Coca-Cola and Pepsi are healthy and historic rivals and they would continue to be so, says Varma of IBA. “It is an ongoing market race all over the world wherever both these cola giants are present. India is not an exception. It is really difficult to say who is better than the other. India has enough room for both the companies to grow and multiply. The market would further open as they bring in more investments.”

Elections or no elections, PepsiCo’s India-born Nooyi said the firm would invest $5.5 billion by 2020 to more than double its capacity. “We are not guided by elections. We are guided by the potential of India. We are not waiting for any election results. We are investing in India for its economic story,” Nooyi had told recently after her meeting with Finance Minister P Chidambaram.

Pepsi had a head-start in India over Coca-Cola in its current avatar not only in terms of timing, but also in terms of distribution, reach, and product diversification (supported by Pepsi’s global M&A activity during the 1990s and 2000s), opines Devangshu Dutta, Chief Executive, Third Eyesight. “Pepsi has a larger proportion of non-carbonated beverages and a packaged snack portfolio that Coca-Cola lacks, which potentially provides a larger share of wallet to Pepsi and provides avenues for consumers who may be looking at relatively ‘wholesome’ options.”

Pepsi has 42 plants in India, including franchises. “India is a country with huge potential and it remains an attractive, high-priority market for Pepsi. We’ve built a highly successful business in India over the course of many years and we believe we’ve only scratched the surface. This investment is PepsiCo’s vote of confidence in India’s future,” Nooyi had said.

Coca-Cola’s growth will primarily be driven by rural areas, as urban areas are facing a degree of saturation, as well as shifting to healthier options, such as fruit/vegetable juice and bottled water. The company has equipped retail outlets in remote rural areas with solar coolers.

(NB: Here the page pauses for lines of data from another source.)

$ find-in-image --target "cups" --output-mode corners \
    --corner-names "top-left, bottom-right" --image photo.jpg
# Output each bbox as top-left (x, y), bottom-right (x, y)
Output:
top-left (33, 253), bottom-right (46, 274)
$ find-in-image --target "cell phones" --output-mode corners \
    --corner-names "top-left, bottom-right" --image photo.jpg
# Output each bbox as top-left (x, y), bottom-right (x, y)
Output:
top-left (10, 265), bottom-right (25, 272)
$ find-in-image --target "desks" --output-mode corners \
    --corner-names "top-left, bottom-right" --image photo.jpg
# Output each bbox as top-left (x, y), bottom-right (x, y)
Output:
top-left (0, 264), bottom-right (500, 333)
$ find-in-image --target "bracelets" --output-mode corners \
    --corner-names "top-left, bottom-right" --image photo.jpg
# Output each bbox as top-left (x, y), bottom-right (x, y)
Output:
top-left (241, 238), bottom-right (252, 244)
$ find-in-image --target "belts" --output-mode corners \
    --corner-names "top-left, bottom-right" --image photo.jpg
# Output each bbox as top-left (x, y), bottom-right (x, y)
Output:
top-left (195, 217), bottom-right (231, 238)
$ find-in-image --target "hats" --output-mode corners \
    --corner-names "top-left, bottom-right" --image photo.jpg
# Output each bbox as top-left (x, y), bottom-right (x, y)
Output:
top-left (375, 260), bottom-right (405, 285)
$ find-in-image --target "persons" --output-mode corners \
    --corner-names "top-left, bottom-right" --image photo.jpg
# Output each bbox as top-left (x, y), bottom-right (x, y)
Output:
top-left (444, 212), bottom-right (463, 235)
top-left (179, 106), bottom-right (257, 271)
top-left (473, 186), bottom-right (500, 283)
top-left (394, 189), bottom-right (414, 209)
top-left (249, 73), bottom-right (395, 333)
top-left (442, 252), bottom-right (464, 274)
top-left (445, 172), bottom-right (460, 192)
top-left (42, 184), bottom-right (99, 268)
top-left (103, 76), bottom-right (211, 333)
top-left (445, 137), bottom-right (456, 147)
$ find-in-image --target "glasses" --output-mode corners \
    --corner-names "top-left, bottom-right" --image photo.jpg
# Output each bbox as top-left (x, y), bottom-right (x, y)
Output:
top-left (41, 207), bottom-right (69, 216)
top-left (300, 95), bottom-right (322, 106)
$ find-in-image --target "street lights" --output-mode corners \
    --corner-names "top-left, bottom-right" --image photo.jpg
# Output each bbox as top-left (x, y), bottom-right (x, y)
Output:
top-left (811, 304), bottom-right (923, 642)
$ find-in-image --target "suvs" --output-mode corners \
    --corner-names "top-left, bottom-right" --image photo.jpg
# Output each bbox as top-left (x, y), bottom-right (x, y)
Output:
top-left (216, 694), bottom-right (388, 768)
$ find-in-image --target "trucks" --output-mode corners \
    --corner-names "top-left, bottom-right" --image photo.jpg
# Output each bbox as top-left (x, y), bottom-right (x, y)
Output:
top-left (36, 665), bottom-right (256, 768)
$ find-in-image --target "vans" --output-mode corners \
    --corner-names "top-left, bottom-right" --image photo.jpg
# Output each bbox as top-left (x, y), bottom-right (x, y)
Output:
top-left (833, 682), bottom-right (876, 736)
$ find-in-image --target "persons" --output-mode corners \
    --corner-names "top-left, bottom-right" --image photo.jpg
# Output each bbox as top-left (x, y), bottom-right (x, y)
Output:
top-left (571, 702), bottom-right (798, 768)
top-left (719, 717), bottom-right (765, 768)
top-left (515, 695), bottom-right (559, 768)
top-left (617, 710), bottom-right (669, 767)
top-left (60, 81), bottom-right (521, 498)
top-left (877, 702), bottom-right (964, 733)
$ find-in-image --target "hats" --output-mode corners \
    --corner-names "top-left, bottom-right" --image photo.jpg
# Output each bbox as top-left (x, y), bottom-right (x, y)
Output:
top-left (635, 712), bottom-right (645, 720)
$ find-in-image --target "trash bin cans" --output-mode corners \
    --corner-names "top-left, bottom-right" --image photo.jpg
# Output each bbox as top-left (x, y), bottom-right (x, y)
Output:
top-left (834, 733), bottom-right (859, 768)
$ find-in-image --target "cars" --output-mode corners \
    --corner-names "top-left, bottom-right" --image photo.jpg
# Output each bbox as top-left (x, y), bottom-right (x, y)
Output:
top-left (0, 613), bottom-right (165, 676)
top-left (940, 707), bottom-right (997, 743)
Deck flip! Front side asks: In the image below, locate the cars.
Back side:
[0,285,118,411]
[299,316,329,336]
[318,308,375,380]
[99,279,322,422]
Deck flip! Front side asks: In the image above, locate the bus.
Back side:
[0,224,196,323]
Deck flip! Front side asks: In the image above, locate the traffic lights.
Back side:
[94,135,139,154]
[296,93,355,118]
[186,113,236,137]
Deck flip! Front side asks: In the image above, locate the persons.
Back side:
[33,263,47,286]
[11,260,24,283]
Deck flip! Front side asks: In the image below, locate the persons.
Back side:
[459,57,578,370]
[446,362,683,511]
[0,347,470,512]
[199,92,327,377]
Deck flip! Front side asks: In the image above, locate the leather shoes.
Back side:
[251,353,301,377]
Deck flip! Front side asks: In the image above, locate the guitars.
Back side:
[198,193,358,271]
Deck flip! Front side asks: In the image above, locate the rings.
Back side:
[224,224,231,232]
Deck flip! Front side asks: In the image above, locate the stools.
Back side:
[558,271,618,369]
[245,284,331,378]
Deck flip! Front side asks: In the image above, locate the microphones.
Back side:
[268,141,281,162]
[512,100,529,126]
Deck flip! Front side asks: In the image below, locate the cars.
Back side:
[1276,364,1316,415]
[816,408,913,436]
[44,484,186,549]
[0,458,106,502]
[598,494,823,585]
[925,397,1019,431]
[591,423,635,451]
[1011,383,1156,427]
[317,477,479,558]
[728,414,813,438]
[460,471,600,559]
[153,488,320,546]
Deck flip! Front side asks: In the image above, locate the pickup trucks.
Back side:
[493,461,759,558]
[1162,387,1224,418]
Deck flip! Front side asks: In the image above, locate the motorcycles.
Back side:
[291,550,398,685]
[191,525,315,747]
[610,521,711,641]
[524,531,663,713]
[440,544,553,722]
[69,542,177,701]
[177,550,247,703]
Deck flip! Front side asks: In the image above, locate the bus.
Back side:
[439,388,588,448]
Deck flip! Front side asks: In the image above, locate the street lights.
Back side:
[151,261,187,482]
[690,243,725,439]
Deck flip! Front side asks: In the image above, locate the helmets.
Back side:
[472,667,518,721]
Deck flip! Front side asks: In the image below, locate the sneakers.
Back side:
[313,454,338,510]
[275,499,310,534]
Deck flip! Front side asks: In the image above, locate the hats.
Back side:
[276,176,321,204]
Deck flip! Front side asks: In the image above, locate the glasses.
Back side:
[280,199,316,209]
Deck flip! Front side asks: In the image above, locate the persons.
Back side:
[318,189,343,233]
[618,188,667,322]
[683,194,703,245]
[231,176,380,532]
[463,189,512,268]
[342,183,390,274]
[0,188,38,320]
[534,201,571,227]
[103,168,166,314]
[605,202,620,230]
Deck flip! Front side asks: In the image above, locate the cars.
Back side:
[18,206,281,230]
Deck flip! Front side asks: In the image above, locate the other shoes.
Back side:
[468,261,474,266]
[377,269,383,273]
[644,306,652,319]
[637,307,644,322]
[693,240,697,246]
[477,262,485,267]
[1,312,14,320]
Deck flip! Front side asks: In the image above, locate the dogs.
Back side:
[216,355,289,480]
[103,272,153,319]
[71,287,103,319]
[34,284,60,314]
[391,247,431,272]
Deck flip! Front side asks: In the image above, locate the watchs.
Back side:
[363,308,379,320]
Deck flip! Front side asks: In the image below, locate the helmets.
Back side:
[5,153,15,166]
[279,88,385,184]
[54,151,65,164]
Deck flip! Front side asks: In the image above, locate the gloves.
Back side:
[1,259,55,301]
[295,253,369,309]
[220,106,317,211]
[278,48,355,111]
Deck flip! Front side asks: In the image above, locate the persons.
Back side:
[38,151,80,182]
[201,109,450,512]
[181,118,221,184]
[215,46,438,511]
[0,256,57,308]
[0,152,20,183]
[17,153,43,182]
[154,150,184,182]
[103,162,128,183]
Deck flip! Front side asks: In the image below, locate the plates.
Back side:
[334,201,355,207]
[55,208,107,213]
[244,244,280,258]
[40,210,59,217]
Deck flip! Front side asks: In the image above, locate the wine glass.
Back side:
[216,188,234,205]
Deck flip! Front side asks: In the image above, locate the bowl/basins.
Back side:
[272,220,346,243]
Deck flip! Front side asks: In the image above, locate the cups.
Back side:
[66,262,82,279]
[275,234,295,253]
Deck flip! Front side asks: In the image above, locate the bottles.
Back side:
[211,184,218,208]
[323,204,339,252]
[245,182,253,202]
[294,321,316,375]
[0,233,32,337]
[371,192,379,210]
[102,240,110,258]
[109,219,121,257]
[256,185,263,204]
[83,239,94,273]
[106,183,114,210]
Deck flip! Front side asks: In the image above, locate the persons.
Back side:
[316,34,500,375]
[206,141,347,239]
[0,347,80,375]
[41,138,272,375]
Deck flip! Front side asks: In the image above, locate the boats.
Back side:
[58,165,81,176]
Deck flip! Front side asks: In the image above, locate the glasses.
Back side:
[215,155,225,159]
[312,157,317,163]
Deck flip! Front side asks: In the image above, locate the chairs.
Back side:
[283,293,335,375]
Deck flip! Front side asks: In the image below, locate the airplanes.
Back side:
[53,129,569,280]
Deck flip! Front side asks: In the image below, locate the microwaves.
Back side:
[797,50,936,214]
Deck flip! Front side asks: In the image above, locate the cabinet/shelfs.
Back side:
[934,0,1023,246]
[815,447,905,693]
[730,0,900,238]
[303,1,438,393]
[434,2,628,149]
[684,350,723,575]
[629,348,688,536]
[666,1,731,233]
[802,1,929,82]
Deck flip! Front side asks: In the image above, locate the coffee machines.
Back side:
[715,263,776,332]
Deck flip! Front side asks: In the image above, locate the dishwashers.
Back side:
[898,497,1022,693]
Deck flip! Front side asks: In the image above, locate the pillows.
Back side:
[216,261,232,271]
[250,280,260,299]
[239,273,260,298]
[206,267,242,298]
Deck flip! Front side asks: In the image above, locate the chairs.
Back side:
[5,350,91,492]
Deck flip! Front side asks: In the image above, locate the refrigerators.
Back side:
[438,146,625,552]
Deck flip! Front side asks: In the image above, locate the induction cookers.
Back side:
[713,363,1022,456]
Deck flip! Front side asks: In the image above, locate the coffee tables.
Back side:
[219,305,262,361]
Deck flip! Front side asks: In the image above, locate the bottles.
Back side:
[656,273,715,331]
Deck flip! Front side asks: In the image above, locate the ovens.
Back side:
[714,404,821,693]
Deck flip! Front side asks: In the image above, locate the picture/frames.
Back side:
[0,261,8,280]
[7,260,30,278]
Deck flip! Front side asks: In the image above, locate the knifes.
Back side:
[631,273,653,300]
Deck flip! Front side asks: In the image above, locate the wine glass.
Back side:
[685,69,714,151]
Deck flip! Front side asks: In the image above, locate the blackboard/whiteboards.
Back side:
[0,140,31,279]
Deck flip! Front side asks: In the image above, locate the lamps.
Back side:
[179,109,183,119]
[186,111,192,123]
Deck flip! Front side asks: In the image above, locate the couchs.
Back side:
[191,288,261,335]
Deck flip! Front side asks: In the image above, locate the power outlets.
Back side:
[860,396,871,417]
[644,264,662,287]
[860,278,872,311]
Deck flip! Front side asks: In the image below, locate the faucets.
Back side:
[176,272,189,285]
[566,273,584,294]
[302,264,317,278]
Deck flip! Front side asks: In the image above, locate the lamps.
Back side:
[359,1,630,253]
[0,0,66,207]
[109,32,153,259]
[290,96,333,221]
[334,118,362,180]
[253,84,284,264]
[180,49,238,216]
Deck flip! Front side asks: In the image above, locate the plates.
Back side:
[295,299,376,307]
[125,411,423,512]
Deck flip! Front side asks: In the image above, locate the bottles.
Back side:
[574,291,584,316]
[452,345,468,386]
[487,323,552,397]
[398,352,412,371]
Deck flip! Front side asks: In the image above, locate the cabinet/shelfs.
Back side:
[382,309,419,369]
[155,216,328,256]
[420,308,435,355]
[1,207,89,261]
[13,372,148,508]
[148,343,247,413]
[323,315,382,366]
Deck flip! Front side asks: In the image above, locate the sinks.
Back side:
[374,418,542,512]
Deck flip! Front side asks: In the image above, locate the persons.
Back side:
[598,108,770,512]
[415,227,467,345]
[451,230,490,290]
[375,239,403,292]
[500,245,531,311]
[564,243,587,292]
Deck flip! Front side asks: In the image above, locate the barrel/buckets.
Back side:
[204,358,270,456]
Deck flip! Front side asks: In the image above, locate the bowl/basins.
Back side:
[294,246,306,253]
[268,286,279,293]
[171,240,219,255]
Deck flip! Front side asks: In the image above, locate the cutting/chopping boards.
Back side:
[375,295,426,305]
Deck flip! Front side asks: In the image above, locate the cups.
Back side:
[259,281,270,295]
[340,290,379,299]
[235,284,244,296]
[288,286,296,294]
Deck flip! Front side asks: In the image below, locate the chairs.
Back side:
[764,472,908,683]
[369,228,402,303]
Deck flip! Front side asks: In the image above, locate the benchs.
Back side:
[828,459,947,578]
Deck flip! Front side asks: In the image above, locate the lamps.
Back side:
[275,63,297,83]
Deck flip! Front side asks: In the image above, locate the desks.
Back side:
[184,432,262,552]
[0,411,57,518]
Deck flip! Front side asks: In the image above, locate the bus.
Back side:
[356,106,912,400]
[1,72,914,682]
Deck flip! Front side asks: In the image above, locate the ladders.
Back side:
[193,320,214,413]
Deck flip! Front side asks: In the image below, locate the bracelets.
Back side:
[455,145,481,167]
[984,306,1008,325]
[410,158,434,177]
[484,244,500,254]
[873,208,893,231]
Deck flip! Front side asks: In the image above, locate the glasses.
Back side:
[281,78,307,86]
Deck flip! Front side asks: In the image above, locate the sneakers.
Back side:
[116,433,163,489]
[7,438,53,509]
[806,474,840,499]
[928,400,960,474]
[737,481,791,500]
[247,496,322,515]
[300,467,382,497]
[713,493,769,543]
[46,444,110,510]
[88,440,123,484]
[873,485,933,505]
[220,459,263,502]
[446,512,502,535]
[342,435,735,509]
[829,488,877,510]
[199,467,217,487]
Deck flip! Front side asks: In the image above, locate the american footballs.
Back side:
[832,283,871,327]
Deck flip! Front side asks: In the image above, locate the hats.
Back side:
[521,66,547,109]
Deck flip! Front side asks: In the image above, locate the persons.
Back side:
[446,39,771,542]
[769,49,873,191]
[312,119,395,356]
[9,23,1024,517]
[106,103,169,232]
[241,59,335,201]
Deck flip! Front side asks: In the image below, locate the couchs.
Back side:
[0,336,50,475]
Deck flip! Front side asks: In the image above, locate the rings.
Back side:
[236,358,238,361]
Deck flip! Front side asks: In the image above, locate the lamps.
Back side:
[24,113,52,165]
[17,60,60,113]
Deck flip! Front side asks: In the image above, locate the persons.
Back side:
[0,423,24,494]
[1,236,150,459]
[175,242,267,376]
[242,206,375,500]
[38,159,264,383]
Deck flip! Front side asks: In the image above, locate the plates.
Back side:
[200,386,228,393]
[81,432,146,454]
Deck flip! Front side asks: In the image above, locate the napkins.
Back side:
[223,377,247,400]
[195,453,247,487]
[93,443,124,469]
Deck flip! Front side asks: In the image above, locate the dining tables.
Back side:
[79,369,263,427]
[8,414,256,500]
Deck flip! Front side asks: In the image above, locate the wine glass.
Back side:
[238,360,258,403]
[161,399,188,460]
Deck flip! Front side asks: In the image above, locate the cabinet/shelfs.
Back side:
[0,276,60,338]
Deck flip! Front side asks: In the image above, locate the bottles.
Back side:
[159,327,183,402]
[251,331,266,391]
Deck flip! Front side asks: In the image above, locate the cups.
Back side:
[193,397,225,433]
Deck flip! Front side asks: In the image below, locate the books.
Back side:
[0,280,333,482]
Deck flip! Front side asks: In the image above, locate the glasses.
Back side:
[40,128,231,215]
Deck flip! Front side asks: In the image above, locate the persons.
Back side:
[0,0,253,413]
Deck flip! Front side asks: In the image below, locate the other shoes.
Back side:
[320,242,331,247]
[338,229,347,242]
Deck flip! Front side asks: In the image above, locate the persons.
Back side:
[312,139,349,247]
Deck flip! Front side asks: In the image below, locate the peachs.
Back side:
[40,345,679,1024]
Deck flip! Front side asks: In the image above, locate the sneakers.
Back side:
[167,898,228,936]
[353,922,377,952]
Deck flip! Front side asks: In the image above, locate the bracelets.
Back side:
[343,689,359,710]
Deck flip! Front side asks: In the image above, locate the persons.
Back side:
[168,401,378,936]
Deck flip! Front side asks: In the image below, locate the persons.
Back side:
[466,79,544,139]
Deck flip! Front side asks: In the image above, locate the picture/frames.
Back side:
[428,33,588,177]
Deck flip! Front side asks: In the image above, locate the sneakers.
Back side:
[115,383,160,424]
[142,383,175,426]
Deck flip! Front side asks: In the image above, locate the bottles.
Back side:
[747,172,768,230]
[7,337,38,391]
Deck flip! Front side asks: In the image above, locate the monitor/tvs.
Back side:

Smaller pack sizes are also driving sales in rural areas whereas PET bottles are pushing sales in urban areas. However, the company does not have any immediate plans to get into ready-to-eat market.

Both – Coca-Cola and Pepsi – announcements (on investment) came on the same day and convey the underlying thrust of competition both the brands would engage in as they raise piles of money to stay ahead, avers Sridhar of Brand Comm. “Both the brands have good marketers and they must work for developing better connect and loyalty among customers. The pace at which they can travel into more rural areas with intriguing campaigns will ultimately decide the success rates.”

India is the largest market for Pepsi. It will continue to expand the range of foods and beverages in its portfolio. In India, it has eight brands that generate Rs. 1,000 crore or more in annual retail sales — Pepsi, Lay’s, Kurkure, 7UP, Slice, Mirinda, Mountain Dew, and Aquafina.